## Exercise aim
The output should be the listing below, limited to the lines from the one with "Mens shirts in" through the one with "How To Wear", exact and without pictures.

## Supplied records
——

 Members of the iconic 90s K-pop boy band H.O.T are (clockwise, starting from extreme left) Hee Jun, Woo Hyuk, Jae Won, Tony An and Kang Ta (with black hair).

——

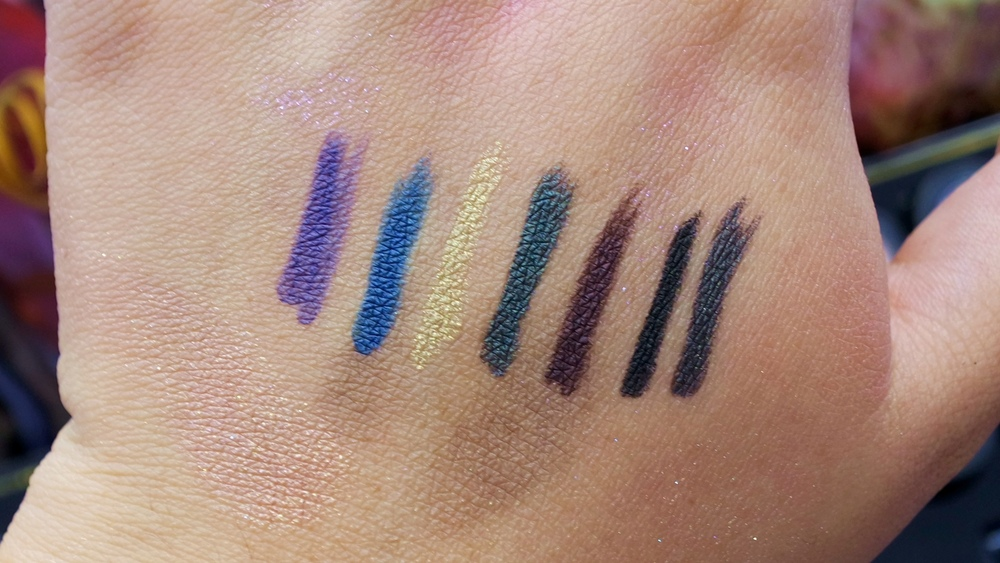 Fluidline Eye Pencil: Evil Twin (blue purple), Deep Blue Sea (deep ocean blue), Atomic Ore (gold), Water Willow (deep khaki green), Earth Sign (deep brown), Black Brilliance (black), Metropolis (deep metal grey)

——

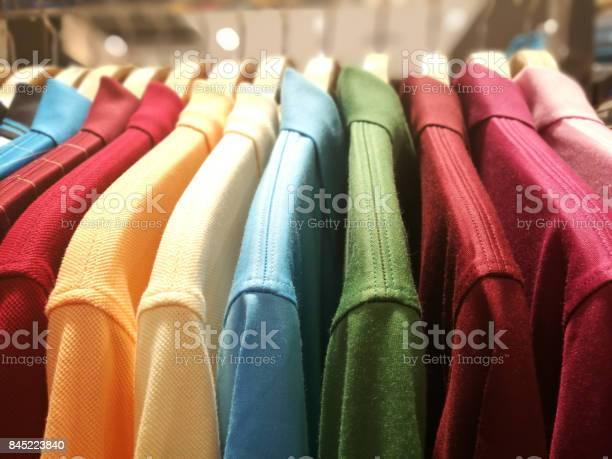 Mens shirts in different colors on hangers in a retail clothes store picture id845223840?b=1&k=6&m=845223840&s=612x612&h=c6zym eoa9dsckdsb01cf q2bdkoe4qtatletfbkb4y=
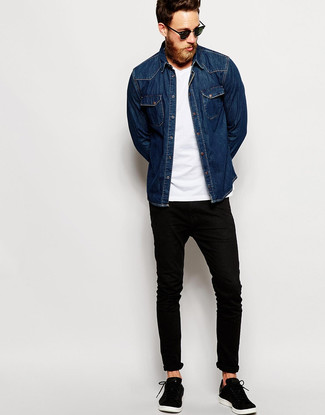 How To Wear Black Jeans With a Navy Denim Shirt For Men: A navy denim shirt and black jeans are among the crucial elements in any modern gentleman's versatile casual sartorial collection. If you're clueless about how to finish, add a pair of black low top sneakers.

——

## Response
 Mens shirts in different colors on hangers in a retail clothes store picture id845223840?b=1&k=6&m=845223840&s=612x612&h=c6zym eoa9dsckdsb01cf q2bdkoe4qtatletfbkb4y=
 How To Wear Black Jeans With a Navy Denim Shirt For Men: A navy denim shirt and black jeans are among the crucial elements in any modern gentleman's versatile casual sartorial collection. If you're clueless about how to finish, add a pair of black low top sneakers.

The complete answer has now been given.